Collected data
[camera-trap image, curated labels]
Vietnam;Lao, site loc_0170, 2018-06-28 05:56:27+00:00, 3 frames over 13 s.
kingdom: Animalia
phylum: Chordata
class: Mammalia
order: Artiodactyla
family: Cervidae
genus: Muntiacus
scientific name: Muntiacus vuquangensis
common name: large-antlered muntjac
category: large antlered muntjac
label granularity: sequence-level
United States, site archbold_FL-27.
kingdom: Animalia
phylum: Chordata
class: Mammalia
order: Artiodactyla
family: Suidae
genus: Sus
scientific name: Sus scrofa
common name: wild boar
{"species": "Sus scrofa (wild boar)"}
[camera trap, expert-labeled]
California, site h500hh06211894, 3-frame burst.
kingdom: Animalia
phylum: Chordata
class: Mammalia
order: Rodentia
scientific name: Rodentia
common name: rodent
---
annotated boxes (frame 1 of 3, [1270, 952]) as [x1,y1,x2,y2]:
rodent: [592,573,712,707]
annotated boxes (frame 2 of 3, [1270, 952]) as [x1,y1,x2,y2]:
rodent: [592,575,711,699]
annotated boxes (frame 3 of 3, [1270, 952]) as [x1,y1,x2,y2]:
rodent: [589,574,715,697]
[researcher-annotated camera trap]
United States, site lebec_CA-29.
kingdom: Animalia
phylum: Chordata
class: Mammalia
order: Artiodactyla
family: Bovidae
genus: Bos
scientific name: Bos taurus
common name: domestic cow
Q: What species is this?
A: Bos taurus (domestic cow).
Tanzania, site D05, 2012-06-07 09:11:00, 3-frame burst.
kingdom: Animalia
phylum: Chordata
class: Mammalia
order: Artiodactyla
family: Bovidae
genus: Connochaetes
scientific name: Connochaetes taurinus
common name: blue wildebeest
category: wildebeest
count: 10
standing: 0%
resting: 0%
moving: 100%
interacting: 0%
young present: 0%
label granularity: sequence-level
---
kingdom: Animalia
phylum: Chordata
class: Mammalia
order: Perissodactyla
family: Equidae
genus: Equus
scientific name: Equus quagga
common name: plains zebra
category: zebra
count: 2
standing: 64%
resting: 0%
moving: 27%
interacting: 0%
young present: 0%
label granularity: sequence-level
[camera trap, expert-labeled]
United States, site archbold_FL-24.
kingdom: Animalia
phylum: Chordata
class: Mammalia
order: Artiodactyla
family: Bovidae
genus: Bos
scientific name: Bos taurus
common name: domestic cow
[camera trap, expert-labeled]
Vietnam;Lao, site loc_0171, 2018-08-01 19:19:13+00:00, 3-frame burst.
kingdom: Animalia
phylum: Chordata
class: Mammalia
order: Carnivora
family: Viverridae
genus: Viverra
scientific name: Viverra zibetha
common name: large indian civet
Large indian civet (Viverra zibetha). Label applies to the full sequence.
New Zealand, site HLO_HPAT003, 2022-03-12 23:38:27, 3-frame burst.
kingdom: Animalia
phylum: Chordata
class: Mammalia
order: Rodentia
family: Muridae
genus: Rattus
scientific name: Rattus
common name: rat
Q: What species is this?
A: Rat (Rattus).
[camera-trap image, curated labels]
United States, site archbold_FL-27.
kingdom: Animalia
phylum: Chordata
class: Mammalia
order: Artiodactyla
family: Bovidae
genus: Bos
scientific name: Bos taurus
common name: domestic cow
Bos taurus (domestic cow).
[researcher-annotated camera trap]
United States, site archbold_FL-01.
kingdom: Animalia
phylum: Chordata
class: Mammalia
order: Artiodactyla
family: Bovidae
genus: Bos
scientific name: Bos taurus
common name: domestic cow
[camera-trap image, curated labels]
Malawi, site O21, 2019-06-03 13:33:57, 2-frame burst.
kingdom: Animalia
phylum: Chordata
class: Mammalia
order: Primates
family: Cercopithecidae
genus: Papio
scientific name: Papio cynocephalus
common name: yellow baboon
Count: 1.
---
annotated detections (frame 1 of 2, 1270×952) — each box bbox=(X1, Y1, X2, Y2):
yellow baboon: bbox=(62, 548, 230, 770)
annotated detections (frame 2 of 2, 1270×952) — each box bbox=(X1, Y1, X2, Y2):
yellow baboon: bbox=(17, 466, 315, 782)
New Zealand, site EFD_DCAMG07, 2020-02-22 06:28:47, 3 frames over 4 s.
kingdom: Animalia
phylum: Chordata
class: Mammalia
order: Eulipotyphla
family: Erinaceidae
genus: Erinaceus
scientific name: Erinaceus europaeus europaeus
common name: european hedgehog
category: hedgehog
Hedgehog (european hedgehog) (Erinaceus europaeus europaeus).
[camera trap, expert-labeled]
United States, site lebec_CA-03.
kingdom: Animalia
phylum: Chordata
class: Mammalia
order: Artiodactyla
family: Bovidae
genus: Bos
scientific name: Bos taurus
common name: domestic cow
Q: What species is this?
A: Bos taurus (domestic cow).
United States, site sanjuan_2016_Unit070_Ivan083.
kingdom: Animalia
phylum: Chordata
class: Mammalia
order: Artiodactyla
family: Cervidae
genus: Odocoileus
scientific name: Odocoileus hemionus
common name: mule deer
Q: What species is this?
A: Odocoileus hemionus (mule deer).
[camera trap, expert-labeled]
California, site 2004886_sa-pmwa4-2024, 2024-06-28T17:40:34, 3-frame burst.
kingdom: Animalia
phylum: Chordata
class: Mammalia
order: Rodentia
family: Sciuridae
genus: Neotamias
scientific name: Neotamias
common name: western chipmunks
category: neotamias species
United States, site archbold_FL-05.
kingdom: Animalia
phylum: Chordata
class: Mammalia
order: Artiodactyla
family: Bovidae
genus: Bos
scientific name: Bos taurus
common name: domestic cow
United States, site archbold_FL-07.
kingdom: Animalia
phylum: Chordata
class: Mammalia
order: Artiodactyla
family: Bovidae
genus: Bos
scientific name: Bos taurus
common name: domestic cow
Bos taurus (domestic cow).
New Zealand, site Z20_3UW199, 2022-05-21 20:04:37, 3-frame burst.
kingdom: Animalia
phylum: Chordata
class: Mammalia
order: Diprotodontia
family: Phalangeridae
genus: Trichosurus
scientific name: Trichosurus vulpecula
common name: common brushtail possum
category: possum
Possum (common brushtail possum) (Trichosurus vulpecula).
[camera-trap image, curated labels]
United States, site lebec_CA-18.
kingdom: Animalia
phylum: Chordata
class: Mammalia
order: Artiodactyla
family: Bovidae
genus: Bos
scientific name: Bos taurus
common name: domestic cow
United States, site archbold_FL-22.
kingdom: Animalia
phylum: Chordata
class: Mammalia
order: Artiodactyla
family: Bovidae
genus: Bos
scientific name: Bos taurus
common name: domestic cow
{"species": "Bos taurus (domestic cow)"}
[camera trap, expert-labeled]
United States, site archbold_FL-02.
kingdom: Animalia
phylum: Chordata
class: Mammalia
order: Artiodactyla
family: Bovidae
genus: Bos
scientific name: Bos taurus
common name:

_PROBLEM DESCRIPTION_. Your reply should consist of all the records, restated exactly.

_TASK OUTPUT_.
[camera-trap image, curated labels]
Vietnam;Lao, site loc_0170, 2018-06-28 05:56:27+00:00, 3 frames over 13 s.
kingdom: Animalia
phylum: Chordata
class: Mammalia
order: Artiodactyla
family: Cervidae
genus: Muntiacus
scientific name: Muntiacus vuquangensis
common name: large-antlered muntjac
category: large antlered muntjac
label granularity: sequence-level
United States, site archbold_FL-27.
kingdom: Animalia
phylum: Chordata
class: Mammalia
order: Artiodactyla
family: Suidae
genus: Sus
scientific name: Sus scrofa
common name: wild boar
{"species": "Sus scrofa (wild boar)"}
[camera trap, expert-labeled]
California, site h500hh06211894, 3-frame burst.
kingdom: Animalia
phylum: Chordata
class: Mammalia
order: Rodentia
scientific name: Rodentia
common name: rodent
---
annotated boxes (frame 1 of 3, [1270, 952]) as [x1,y1,x2,y2]:
rodent: [592,573,712,707]
annotated boxes (frame 2 of 3, [1270, 952]) as [x1,y1,x2,y2]:
rodent: [592,575,711,699]
annotated boxes (frame 3 of 3, [1270, 952]) as [x1,y1,x2,y2]:
rodent: [589,574,715,697]
[researcher-annotated camera trap]
United States, site lebec_CA-29.
kingdom: Animalia
phylum: Chordata
class: Mammalia
order: Artiodactyla
family: Bovidae
genus: Bos
scientific name: Bos taurus
common name: domestic cow
Q: What species is this?
A: Bos taurus (domestic cow).
Tanzania, site D05, 2012-06-07 09:11:00, 3-frame burst.
kingdom: Animalia
phylum: Chordata
class: Mammalia
order: Artiodactyla
family: Bovidae
genus: Connochaetes
scientific name: Connochaetes taurinus
common name: blue wildebeest
category: wildebeest
count: 10
standing: 0%
resting: 0%
moving: 100%
interacting: 0%
young present: 0%
label granularity: sequence-level
---
kingdom: Animalia
phylum: Chordata
class: Mammalia
order: Perissodactyla
family: Equidae
genus: Equus
scientific name: Equus quagga
common name: plains zebra
category: zebra
count: 2
standing: 64%
resting: 0%
moving: 27%
interacting: 0%
young present: 0%
label granularity: sequence-level
[camera trap, expert-labeled]
United States, site archbold_FL-24.
kingdom: Animalia
phylum: Chordata
class: Mammalia
order: Artiodactyla
family: Bovidae
genus: Bos
scientific name: Bos taurus
common name: domestic cow
[camera trap, expert-labeled]
Vietnam;Lao, site loc_0171, 2018-08-01 19:19:13+00:00, 3-frame burst.
kingdom: Animalia
phylum: Chordata
class: Mammalia
order: Carnivora
family: Viverridae
genus: Viverra
scientific name: Viverra zibetha
common name: large indian civet
Large indian civet (Viverra zibetha). Label applies to the full sequence.
New Zealand, site HLO_HPAT003, 2022-03-12 23:38:27, 3-frame burst.
kingdom: Animalia
phylum: Chordata
class: Mammalia
order: Rodentia
family: Muridae
genus: Rattus
scientific name: Rattus
common name: rat
Q: What species is this?
A: Rat (Rattus).
[camera-trap image, curated labels]
United States, site archbold_FL-27.
kingdom: Animalia
phylum: Chordata
class: Mammalia
order: Artiodactyla
family: Bovidae
genus: Bos
scientific name: Bos taurus
common name: domestic cow
Bos taurus (domestic cow).
[researcher-annotated camera trap]
United States, site archbold_FL-01.
kingdom: Animalia
phylum: Chordata
class: Mammalia
order: Artiodactyla
family: Bovidae
genus: Bos
scientific name: Bos taurus
common name: domestic cow
[camera-trap image, curated labels]
Malawi, site O21, 2019-06-03 13:33:57, 2-frame burst.
kingdom: Animalia
phylum: Chordata
class: Mammalia
order: Primates
family: Cercopithecidae
genus: Papio
scientific name: Papio cynocephalus
common name: yellow baboon
Count: 1.
---
annotated detections (frame 1 of 2, 1270×952) — each box bbox=(X1, Y1, X2, Y2):
yellow baboon: bbox=(62, 548, 230, 770)
annotated detections (frame 2 of 2, 1270×952) — each box bbox=(X1, Y1, X2, Y2):
yellow baboon: bbox=(17, 466, 315, 782)
New Zealand, site EFD_DCAMG07, 2020-02-22 06:28:47, 3 frames over 4 s.
kingdom: Animalia
phylum: Chordata
class: Mammalia
order: Eulipotyphla
family: Erinaceidae
genus: Erinaceus
scientific name: Erinaceus europaeus europaeus
common name: european hedgehog
category: hedgehog
Hedgehog (european hedgehog) (Erinaceus europaeus europaeus).
[camera trap, expert-labeled]
United States, site lebec_CA-03.
kingdom: Animalia
phylum: Chordata
class: Mammalia
order: Artiodactyla
family: Bovidae
genus: Bos
scientific name: Bos taurus
common name: domestic cow
Q: What species is this?
A: Bos taurus (domestic cow).
United States, site sanjuan_2016_Unit070_Ivan083.
kingdom: Animalia
phylum: Chordata
class: Mammalia
order: Artiodactyla
family: Cervidae
genus: Odocoileus
scientific name: Odocoileus hemionus
common name: mule deer
Q: What species is this?
A: Odocoileus hemionus (mule deer).
[camera trap, expert-labeled]
California, site 2004886_sa-pmwa4-2024, 2024-06-28T17:40:34, 3-frame burst.
kingdom: Animalia
phylum: Chordata
class: Mammalia
order: Rodentia
family: Sciuridae
genus: Neotamias
scientific name: Neotamias
common name: western chipmunks
category: neotamias species
United States, site archbold_FL-05.
kingdom: Animalia
phylum: Chordata
class: Mammalia
order: Artiodactyla
family: Bovidae
genus: Bos
scientific name: Bos taurus
common name: domestic cow
United States, site archbold_FL-07.
kingdom: Animalia
phylum: Chordata
class: Mammalia
order: Artiodactyla
family: Bovidae
genus: Bos
scientific name: Bos taurus
common name: domestic cow
Bos taurus (domestic cow).
New Zealand, site Z20_3UW199, 2022-05-21 20:04:37, 3-frame burst.
kingdom: Animalia
phylum: Chordata
class: Mammalia
order: Diprotodontia
family: Phalangeridae
genus: Trichosurus
scientific name: Trichosurus vulpecula
common name: common brushtail possum
category: possum
Possum (common brushtail possum) (Trichosurus vulpecula).
[camera-trap image, curated labels]
United States, site lebec_CA-18.
kingdom: Animalia
phylum: Chordata
class: Mammalia
order: Artiodactyla
family: Bovidae
genus: Bos
scientific name: Bos taurus
common name: domestic cow
United States, site archbold_FL-22.
kingdom: Animalia
phylum: Chordata
class: Mammalia
order: Artiodactyla
family: Bovidae
genus: Bos
scientific name: Bos taurus
common name: domestic cow
{"species": "Bos taurus (domestic cow)"}
[camera trap, expert-labeled]
United States, site archbold_FL-02.
kingdom: Animalia
phylum: Chordata
class: Mammalia
order: Artiodactyla
family: Bovidae
genus: Bos
scientific name: Bos taurus
common name:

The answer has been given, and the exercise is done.